### [O que se espera]
Prossiga com o texto sobre Drummond e o futebol, começando logo após a última frase apresentada.

### [Trecho do texto]
——————
Seleção brasileira Copa do Mundo de 1970 - CBF/Divulgação - CBF/Divulgação
Seleção brasileira de 1970 conquistou a Copa do Mundo e encantava Drummond
Imagem: CBF/Divulgação

Os dois eram frequentemente exaltados nas crônicas de Drummond. Mané Garrincha era outro personagem que habitava essas palavras saborosas sobre futebol. Mas ninguém foi tão exaltado como Pelé. E o próprio Rei, ciente e orgulhoso disso, se disponibilizou a escrever o prefácio da coletânea "Quando é dia de futebol". No documentário da TV Cultura, Pelé ainda leu trechos de poemas para ajudar na locução do especial.

Ele brincava com as letras como o Pelé controlava a bola
Pelé, à TV Cultura

Também em 2002, no ano das celebrações do centenário de Drummond, a revista IstoÉ falou com outro neto argentino do escritor. Pedro Graña Drummond contou mais um episódio de relação da família com a Argentina e o futebol. Em 1978, precisou servir o exército argentino e encontrou algumas vezes com um célebre colega que já contava com privilégios devido ao talento com a bola no pé.

"O comandante era sócio do time (Argentinos Juniors) e sempre liberava o Maradona. Ele foi ao quartel umas três vezes, mas juramos a bandeira argentina lado a lado", lembrou Pedro na entrevista que completará 17 anos em outubro.
——————
Registros de dados armazenados

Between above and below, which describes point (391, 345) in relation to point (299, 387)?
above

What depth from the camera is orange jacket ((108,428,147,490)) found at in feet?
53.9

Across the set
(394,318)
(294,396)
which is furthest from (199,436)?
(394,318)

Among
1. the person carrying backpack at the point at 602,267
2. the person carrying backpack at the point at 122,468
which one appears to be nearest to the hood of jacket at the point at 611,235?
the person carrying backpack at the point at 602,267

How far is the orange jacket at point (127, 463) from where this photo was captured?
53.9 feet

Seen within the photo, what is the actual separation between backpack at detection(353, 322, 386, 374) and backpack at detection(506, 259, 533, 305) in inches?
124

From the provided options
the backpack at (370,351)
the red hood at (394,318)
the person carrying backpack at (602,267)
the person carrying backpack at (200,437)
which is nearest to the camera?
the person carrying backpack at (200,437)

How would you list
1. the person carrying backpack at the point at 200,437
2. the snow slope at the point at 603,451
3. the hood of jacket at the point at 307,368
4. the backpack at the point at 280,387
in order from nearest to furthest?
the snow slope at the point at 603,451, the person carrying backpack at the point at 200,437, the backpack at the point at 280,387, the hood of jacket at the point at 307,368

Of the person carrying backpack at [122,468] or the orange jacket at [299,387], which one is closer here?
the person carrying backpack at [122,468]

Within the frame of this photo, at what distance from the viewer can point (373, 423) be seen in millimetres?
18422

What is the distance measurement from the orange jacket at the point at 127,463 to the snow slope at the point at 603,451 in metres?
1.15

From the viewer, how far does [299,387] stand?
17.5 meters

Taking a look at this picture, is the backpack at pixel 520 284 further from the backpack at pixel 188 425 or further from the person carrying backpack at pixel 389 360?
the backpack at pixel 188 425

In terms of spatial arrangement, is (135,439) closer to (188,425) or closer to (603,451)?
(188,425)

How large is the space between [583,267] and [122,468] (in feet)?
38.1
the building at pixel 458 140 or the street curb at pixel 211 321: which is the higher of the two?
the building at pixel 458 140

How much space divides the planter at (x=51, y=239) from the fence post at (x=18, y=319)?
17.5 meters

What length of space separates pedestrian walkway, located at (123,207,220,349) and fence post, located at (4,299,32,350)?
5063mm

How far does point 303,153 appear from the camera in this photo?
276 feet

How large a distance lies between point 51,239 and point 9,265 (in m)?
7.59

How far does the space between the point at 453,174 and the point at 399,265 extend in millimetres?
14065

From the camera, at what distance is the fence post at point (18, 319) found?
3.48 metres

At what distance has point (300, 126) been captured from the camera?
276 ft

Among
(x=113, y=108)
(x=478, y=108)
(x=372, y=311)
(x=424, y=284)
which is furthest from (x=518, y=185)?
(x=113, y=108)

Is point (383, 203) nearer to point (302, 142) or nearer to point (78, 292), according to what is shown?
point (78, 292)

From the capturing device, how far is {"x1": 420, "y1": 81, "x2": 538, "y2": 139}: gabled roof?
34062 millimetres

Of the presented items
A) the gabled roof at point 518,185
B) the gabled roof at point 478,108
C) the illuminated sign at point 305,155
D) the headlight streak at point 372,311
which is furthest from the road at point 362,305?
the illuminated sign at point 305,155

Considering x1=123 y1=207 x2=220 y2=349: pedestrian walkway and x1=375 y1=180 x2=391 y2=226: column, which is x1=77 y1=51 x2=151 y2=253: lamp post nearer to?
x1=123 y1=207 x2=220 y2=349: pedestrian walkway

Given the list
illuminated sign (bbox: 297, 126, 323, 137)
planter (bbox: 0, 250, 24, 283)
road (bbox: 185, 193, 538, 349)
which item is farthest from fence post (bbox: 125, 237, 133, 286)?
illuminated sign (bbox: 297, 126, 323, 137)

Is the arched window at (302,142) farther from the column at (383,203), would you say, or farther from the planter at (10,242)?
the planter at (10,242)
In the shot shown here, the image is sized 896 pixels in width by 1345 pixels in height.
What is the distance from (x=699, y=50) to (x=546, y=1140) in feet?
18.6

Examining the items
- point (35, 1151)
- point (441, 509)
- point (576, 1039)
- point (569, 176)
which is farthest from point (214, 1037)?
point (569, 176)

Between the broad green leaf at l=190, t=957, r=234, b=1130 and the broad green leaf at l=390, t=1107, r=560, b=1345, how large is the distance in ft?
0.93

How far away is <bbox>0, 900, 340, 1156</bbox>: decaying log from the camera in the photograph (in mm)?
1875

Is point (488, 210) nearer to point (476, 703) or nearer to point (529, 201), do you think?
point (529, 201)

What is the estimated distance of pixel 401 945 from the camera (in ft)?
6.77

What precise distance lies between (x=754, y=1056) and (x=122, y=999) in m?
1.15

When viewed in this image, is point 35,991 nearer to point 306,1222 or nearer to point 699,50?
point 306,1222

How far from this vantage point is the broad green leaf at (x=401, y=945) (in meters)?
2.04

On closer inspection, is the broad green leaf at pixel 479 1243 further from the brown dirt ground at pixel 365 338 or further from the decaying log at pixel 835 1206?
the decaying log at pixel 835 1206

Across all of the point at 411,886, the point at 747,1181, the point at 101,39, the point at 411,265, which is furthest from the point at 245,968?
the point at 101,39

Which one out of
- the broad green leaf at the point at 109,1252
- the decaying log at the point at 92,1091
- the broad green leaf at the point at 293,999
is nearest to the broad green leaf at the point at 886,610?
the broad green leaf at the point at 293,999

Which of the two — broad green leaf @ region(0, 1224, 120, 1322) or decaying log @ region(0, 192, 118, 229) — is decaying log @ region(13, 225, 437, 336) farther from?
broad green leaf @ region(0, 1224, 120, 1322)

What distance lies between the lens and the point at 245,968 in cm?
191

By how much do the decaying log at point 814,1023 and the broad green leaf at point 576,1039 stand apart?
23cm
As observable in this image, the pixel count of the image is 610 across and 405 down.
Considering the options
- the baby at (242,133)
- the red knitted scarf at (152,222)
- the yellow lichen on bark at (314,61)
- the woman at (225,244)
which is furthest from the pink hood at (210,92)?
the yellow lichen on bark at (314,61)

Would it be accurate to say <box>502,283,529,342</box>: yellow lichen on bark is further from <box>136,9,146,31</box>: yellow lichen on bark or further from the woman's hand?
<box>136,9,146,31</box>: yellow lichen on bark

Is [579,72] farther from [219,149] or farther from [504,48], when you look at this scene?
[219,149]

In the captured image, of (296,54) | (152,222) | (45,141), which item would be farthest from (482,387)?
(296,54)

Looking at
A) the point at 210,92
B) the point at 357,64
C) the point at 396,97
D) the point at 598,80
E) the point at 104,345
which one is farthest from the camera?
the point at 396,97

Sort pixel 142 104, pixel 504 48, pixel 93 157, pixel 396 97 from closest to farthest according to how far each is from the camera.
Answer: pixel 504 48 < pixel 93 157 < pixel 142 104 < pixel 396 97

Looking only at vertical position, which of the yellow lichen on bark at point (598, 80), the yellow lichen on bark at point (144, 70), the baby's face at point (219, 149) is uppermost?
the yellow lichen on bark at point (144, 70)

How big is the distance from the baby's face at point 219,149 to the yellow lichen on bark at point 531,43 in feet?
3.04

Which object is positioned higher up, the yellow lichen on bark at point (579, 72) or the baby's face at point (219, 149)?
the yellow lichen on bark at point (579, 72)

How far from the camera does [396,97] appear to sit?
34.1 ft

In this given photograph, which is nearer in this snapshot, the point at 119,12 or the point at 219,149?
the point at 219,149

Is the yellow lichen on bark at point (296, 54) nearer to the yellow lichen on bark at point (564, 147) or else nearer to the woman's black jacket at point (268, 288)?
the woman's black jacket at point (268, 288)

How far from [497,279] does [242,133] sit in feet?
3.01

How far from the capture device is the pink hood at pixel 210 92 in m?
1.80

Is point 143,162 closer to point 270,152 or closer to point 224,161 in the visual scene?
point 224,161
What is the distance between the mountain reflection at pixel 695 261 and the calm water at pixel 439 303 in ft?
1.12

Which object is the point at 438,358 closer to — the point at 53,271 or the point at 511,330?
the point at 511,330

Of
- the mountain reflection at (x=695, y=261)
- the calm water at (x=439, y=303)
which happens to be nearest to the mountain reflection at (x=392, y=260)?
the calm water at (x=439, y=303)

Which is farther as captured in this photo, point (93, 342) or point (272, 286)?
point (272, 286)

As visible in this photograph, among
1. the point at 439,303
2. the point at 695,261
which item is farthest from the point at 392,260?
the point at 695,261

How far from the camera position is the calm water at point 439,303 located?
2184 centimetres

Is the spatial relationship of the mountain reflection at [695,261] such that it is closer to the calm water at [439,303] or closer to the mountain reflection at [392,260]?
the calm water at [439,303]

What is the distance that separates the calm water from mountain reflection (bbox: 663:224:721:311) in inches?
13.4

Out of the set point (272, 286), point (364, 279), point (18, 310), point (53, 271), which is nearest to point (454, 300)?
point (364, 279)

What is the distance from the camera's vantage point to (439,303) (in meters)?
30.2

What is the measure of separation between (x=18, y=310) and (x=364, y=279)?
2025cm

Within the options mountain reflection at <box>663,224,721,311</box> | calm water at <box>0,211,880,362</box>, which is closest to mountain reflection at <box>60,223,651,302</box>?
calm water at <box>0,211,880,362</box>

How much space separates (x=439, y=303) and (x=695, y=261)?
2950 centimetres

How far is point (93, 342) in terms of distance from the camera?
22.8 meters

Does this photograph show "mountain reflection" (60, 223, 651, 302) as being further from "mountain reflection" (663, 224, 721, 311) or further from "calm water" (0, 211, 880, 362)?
——————
### [Área de resposta]
Carlos Drummond de Andrade - Divulgação - Divulgação
Imagem: Divulgação

Pedro também aparece no documentário da TV Cultura e diz que o carinho do pai pelo Vasco se deve ao fato de ter sido o primeiro clube brasileiro a aceitar a presença de negros na equipe. Essa decisão evidencia uma característica importante da obra de Drummond no futebol: tratar o esporte como algo sério e essencial para a construção de uma visão crítica.

Suas crônicas sempre foram politizadas. Ora de forma acintosa, ora de forma sutil, irônica. Quando o Brasil foi bicampeão mundial em 1962, por exemplo, sugeriu que a seleção passasse a governar o país, já que "os políticos procuram um rumo para a nação e não o encontram, ou procuram fora do lugar. Modestamente vos proponho a equipe ideal, a equipe detentora da Taça Jules Rimet".

Em 1970, já com o Brasil tomado pela regime militar, cansou de ironizar a forma como os governantes tentavam se apossar das glórias do tri, conquistado no México. Oito anos mais tarde, lamentou o fracasso da seleção na Copa disputada na Argentina, mas comemorou o fato de que, enfim, os brasileiros poderiam pensar em lutar contra a opressão da ditadura.

Pelé levanta taça da Copa do Mundo de 1970 ao lado do presidente Médici - Roberto Stuckert/Folhapress - Roberto Stuckert/Folhapress
Pelé levanta taça da Copa do Mundo de 1970 ao lado do presidente Médici
Imagem: Roberto Stuckert/Folhapress

"Foi-se a Copa? Não faz mal. Adeus chutes e sistemas. A gente pode, afinal, cuidar de nossos problemas. Faltou inflação de pontos? Perdura a inflação de fato. Deixaremos de ser tontos se chutarmos no alvo exato. O povo, noutro torneio, havendo tenacidade, ganhará, rijo, e de cheio, a Copa da Liberdade", diz o poema.

No mesmo período, chegou a sugerir que o ex-jogador Coutinho sucedesse o presidente da época, Ernesto Geisel. E que Reinaldo fosse ministro da Justiça, com Zico, Rivellino e Toninho Cerezo em outras pastas.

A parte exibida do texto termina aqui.